→ AIM OF THE EXERCISE
Could you return the entire listing below exactly as written?

→ MATERIAL PROVIDED
▬▬▬▬▬▬▬▬▬▬

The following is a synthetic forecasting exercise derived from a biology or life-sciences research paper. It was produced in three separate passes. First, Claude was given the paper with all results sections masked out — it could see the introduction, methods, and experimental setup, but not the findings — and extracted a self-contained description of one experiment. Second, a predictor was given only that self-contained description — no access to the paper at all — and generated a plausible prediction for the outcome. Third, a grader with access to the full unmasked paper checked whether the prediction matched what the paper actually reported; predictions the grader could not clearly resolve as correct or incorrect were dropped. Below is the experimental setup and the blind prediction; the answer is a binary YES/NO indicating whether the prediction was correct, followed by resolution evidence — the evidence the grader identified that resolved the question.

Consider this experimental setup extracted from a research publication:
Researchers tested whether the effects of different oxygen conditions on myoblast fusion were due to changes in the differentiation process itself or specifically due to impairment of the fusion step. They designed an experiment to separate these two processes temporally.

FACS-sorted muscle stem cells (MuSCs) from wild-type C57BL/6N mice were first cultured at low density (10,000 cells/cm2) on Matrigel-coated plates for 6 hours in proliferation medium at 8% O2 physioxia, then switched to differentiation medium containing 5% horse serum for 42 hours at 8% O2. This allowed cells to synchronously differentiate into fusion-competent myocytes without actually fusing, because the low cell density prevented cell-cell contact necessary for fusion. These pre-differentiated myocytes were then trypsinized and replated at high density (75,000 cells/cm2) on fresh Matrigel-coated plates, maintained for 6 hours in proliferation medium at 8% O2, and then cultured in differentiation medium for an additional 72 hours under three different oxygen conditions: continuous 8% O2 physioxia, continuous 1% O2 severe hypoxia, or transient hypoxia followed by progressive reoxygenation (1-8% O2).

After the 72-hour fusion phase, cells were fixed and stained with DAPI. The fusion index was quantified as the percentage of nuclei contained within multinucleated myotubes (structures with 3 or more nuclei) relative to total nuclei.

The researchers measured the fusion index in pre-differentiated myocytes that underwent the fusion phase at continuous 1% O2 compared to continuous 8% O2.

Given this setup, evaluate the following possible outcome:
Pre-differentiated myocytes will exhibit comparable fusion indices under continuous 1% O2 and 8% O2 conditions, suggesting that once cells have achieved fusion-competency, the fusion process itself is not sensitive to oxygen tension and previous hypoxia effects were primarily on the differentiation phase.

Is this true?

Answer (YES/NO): NO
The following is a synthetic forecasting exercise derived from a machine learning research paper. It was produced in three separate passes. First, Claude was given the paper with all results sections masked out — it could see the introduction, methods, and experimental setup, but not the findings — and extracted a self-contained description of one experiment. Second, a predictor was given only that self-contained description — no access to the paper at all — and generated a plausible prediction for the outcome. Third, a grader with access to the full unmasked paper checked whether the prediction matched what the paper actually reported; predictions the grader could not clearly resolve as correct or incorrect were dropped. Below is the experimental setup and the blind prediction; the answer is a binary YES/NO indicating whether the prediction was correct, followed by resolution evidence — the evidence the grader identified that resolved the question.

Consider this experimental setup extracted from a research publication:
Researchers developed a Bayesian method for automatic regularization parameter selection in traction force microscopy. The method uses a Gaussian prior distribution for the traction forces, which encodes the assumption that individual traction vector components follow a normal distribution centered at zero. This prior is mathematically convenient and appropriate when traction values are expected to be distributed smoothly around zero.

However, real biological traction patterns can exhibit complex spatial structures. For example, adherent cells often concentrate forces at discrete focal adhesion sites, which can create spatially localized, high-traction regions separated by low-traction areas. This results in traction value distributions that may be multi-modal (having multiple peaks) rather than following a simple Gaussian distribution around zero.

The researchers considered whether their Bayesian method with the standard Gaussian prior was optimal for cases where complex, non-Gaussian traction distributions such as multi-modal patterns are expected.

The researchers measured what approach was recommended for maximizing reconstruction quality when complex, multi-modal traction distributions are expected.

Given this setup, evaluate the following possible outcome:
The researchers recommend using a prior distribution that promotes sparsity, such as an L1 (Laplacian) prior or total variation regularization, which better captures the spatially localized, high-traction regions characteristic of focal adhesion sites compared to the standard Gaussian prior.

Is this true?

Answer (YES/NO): NO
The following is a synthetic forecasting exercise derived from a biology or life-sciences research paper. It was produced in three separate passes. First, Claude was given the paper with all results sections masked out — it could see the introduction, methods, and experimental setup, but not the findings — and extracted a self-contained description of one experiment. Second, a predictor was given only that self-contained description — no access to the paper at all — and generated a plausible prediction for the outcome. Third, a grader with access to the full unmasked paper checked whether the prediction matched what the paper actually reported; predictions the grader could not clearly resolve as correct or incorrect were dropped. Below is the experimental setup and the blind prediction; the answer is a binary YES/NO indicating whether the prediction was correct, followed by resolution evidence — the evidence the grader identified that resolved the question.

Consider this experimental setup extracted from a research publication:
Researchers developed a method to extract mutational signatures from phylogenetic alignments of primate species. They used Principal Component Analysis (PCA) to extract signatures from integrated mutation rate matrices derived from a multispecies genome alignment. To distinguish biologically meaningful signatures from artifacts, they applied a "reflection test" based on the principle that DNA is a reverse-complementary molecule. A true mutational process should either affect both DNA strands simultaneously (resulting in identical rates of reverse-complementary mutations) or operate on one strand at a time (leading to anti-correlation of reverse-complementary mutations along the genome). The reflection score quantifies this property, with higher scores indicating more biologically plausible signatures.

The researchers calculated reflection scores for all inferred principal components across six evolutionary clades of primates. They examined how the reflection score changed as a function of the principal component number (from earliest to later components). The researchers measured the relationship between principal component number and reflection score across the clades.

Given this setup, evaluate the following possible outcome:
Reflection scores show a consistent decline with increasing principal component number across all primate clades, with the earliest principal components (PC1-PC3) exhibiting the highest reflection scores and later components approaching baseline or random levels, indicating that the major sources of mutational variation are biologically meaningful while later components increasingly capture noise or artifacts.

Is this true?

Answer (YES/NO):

▬▬▬▬▬▬▬▬▬▬

→ TASK OUTPUT
The following is a synthetic forecasting exercise derived from a biology or life-sciences research paper. It was produced in three separate passes. First, Claude was given the paper with all results sections masked out — it could see the introduction, methods, and experimental setup, but not the findings — and extracted a self-contained description of one experiment. Second, a predictor was given only that self-contained description — no access to the paper at all — and generated a plausible prediction for the outcome. Third, a grader with access to the full unmasked paper checked whether the prediction matched what the paper actually reported; predictions the grader could not clearly resolve as correct or incorrect were dropped. Below is the experimental setup and the blind prediction; the answer is a binary YES/NO indicating whether the prediction was correct, followed by resolution evidence — the evidence the grader identified that resolved the question.

Consider this experimental setup extracted from a research publication:
Researchers tested whether the effects of different oxygen conditions on myoblast fusion were due to changes in the differentiation process itself or specifically due to impairment of the fusion step. They designed an experiment to separate these two processes temporally.

FACS-sorted muscle stem cells (MuSCs) from wild-type C57BL/6N mice were first cultured at low density (10,000 cells/cm2) on Matrigel-coated plates for 6 hours in proliferation medium at 8% O2 physioxia, then switched to differentiation medium containing 5% horse serum for 42 hours at 8% O2. This allowed cells to synchronously differentiate into fusion-competent myocytes without actually fusing, because the low cell density prevented cell-cell contact necessary for fusion. These pre-differentiated myocytes were then trypsinized and replated at high density (75,000 cells/cm2) on fresh Matrigel-coated plates, maintained for 6 hours in proliferation medium at 8% O2, and then cultured in differentiation medium for an additional 72 hours under three different oxygen conditions: continuous 8% O2 physioxia, continuous 1% O2 severe hypoxia, or transient hypoxia followed by progressive reoxygenation (1-8% O2).

After the 72-hour fusion phase, cells were fixed and stained with DAPI. The fusion index was quantified as the percentage of nuclei contained within multinucleated myotubes (structures with 3 or more nuclei) relative to total nuclei.

The researchers measured the fusion index in pre-differentiated myocytes that underwent the fusion phase at continuous 1% O2 compared to continuous 8% O2.

Given this setup, evaluate the following possible outcome:
Pre-differentiated myocytes will exhibit comparable fusion indices under continuous 1% O2 and 8% O2 conditions, suggesting that once cells have achieved fusion-competency, the fusion process itself is not sensitive to oxygen tension and previous hypoxia effects were primarily on the differentiation phase.

Is this true?

Answer (YES/NO): NO
The following is a synthetic forecasting exercise derived from a machine learning research paper. It was produced in three separate passes. First, Claude was given the paper with all results sections masked out — it could see the introduction, methods, and experimental setup, but not the findings — and extracted a self-contained description of one experiment. Second, a predictor was given only that self-contained description — no access to the paper at all — and generated a plausible prediction for the outcome. Third, a grader with access to the full unmasked paper checked whether the prediction matched what the paper actually reported; predictions the grader could not clearly resolve as correct or incorrect were dropped. Below is the experimental setup and the blind prediction; the answer is a binary YES/NO indicating whether the prediction was correct, followed by resolution evidence — the evidence the grader identified that resolved the question.

Consider this experimental setup extracted from a research publication:
Researchers developed a Bayesian method for automatic regularization parameter selection in traction force microscopy. The method uses a Gaussian prior distribution for the traction forces, which encodes the assumption that individual traction vector components follow a normal distribution centered at zero. This prior is mathematically convenient and appropriate when traction values are expected to be distributed smoothly around zero.

However, real biological traction patterns can exhibit complex spatial structures. For example, adherent cells often concentrate forces at discrete focal adhesion sites, which can create spatially localized, high-traction regions separated by low-traction areas. This results in traction value distributions that may be multi-modal (having multiple peaks) rather than following a simple Gaussian distribution around zero.

The researchers considered whether their Bayesian method with the standard Gaussian prior was optimal for cases where complex, non-Gaussian traction distributions such as multi-modal patterns are expected.

The researchers measured what approach was recommended for maximizing reconstruction quality when complex, multi-modal traction distributions are expected.

Given this setup, evaluate the following possible outcome:
The researchers recommend using a prior distribution that promotes sparsity, such as an L1 (Laplacian) prior or total variation regularization, which better captures the spatially localized, high-traction regions characteristic of focal adhesion sites compared to the standard Gaussian prior.

Is this true?

Answer (YES/NO): NO
The following is a synthetic forecasting exercise derived from a biology or life-sciences research paper. It was produced in three separate passes. First, Claude was given the paper with all results sections masked out — it could see the introduction, methods, and experimental setup, but not the findings — and extracted a self-contained description of one experiment. Second, a predictor was given only that self-contained description — no access to the paper at all — and generated a plausible prediction for the outcome. Third, a grader with access to the full unmasked paper checked whether the prediction matched what the paper actually reported; predictions the grader could not clearly resolve as correct or incorrect were dropped. Below is the experimental setup and the blind prediction; the answer is a binary YES/NO indicating whether the prediction was correct, followed by resolution evidence — the evidence the grader identified that resolved the question.

Consider this experimental setup extracted from a research publication:
Researchers developed a method to extract mutational signatures from phylogenetic alignments of primate species. They used Principal Component Analysis (PCA) to extract signatures from integrated mutation rate matrices derived from a multispecies genome alignment. To distinguish biologically meaningful signatures from artifacts, they applied a "reflection test" based on the principle that DNA is a reverse-complementary molecule. A true mutational process should either affect both DNA strands simultaneously (resulting in identical rates of reverse-complementary mutations) or operate on one strand at a time (leading to anti-correlation of reverse-complementary mutations along the genome). The reflection score quantifies this property, with higher scores indicating more biologically plausible signatures.

The researchers calculated reflection scores for all inferred principal components across six evolutionary clades of primates. They examined how the reflection score changed as a function of the principal component number (from earliest to later components). The researchers measured the relationship between principal component number and reflection score across the clades.

Given this setup, evaluate the following possible outcome:
Reflection scores show a consistent decline with increasing principal component number across all primate clades, with the earliest principal components (PC1-PC3) exhibiting the highest reflection scores and later components approaching baseline or random levels, indicating that the major sources of mutational variation are biologically meaningful while later components increasingly capture noise or artifacts.

Is this true?

Answer (YES/NO):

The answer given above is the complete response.